Exercise directions
Give again, exactly as written, the lines of the records below from the line with "ルードハーネの居間・リビング" to the line with "3-к кв. Тамбовская". Both end lines count; pictures do not.

Task data

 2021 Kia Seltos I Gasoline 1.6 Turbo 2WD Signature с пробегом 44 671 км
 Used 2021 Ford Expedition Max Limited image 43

==

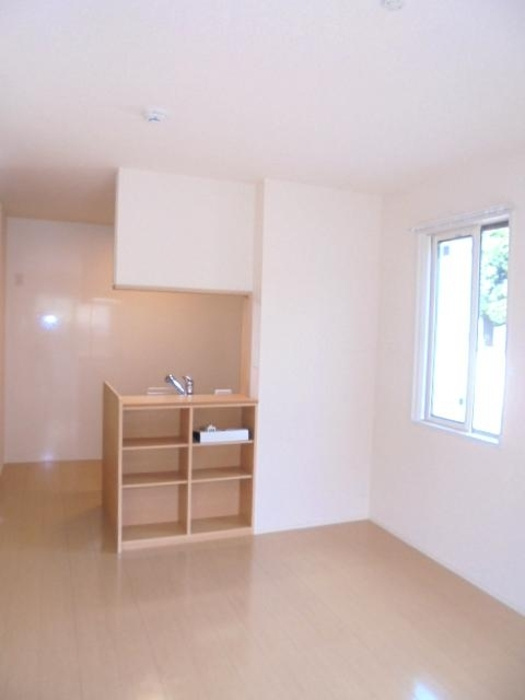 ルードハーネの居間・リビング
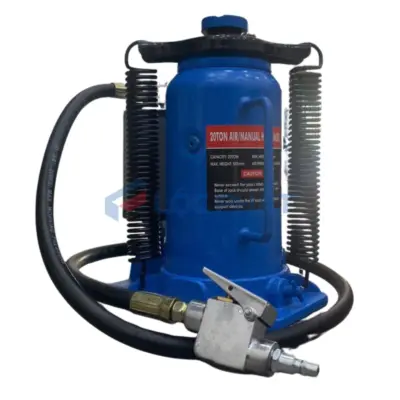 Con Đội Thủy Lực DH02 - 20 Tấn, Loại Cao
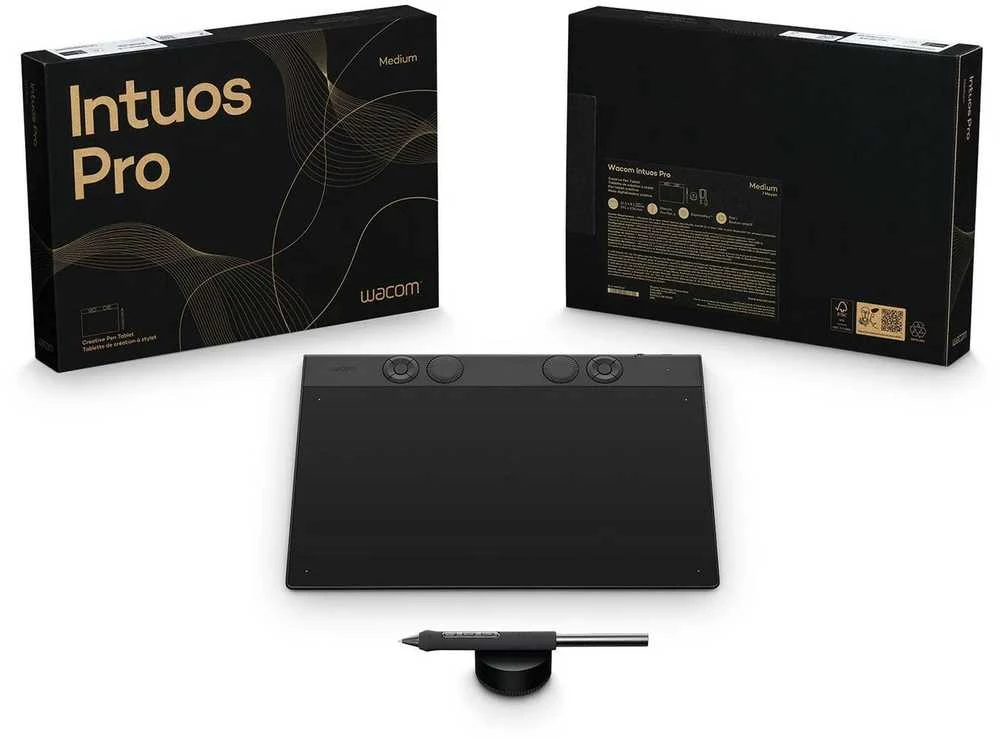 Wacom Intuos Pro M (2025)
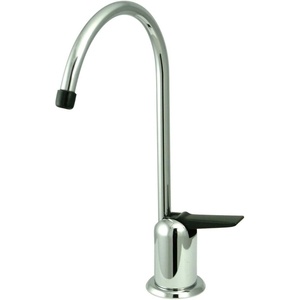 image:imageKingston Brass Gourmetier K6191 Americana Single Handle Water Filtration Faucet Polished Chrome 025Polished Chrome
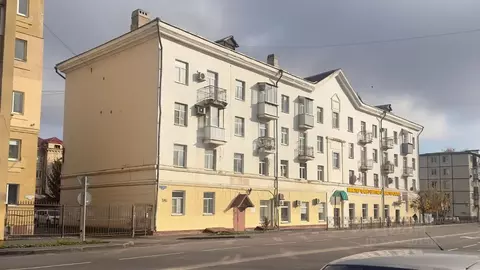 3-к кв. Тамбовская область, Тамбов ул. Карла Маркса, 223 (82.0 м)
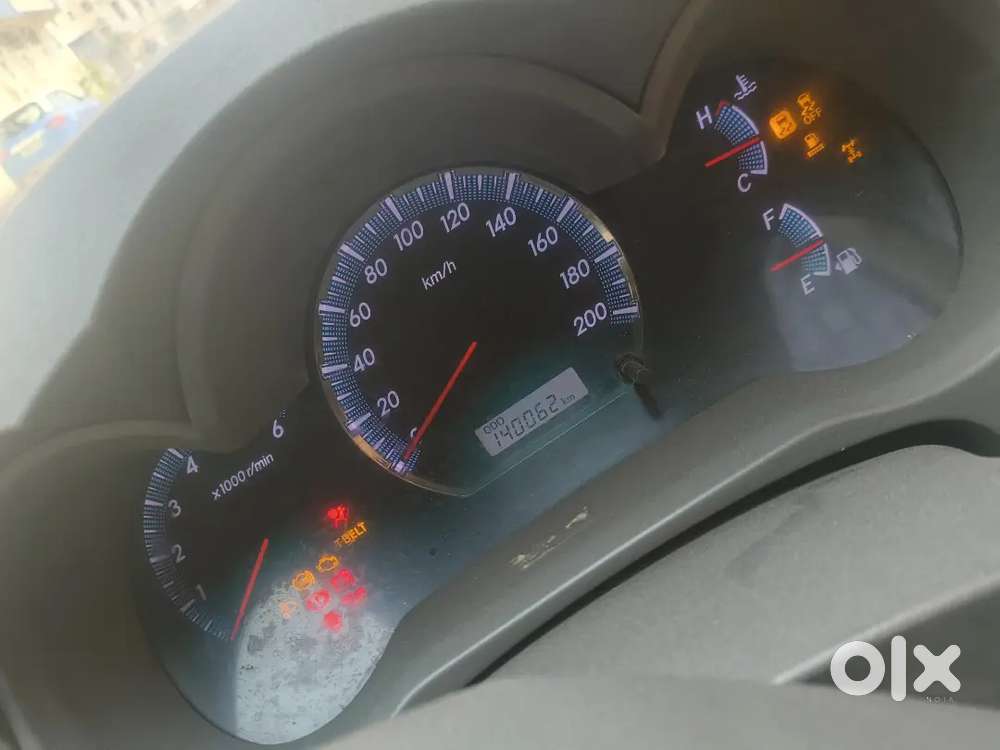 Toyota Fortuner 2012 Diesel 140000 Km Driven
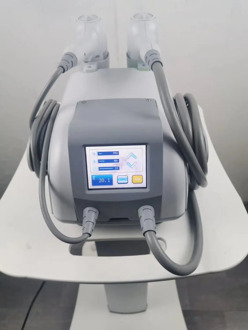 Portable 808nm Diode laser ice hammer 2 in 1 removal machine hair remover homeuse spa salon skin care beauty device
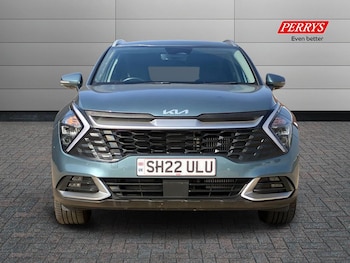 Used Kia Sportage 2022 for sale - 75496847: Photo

--

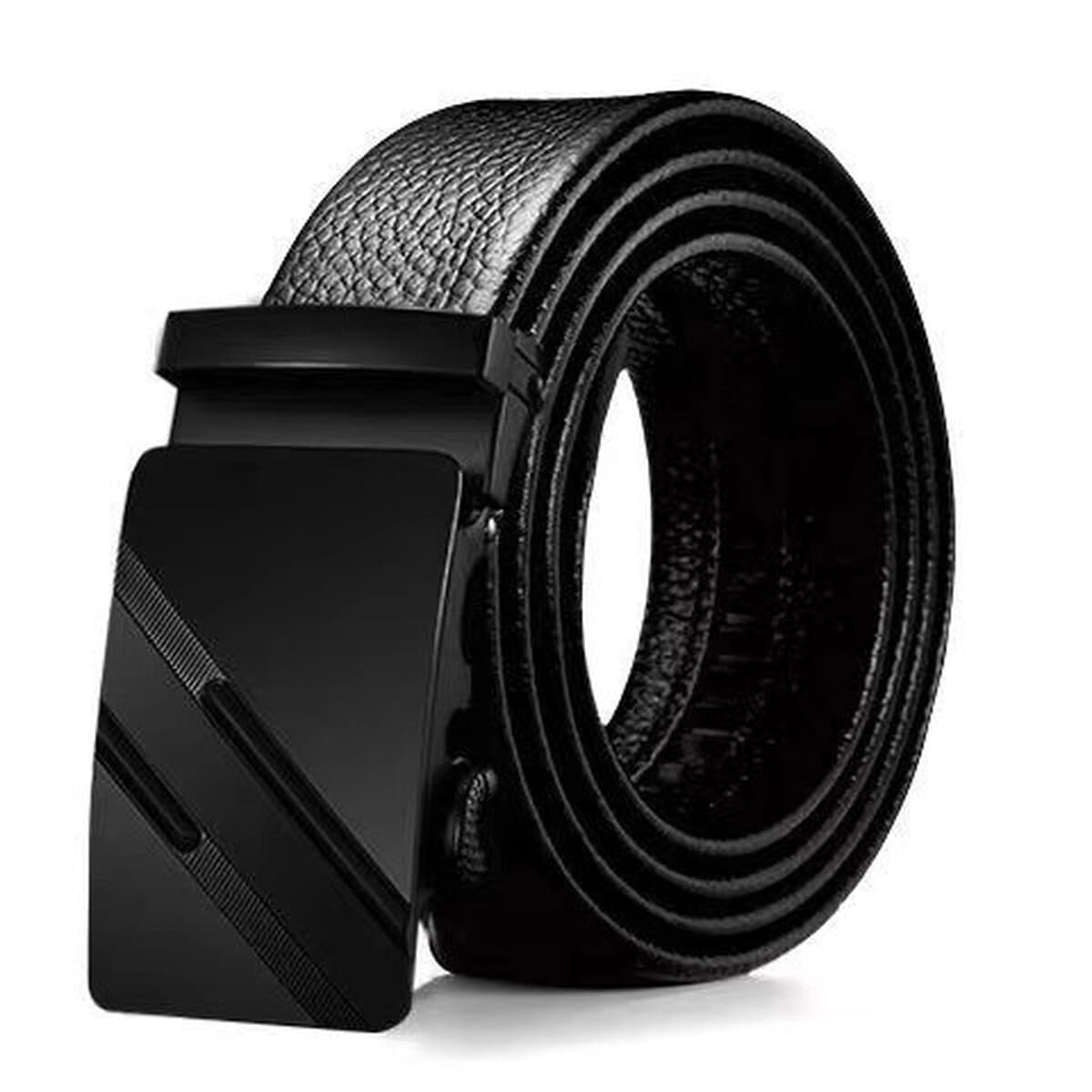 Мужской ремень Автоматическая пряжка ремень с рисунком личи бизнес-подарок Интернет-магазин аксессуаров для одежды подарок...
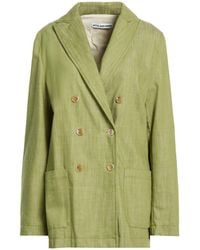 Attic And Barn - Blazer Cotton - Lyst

The completed task
 ルードハーネの居間・リビング
 Con Đội Thủy Lực DH02 - 20 Tấn, Loại Cao
 Wacom Intuos Pro M (2025)
 image:imageKingston Brass Gourmetier K6191 Americana Single Handle Water Filtration Faucet Polished Chrome 025Polished Chrome
 3-к кв. Тамбовская область, Тамбов ул. Карла Маркса, 223 (82.0 м)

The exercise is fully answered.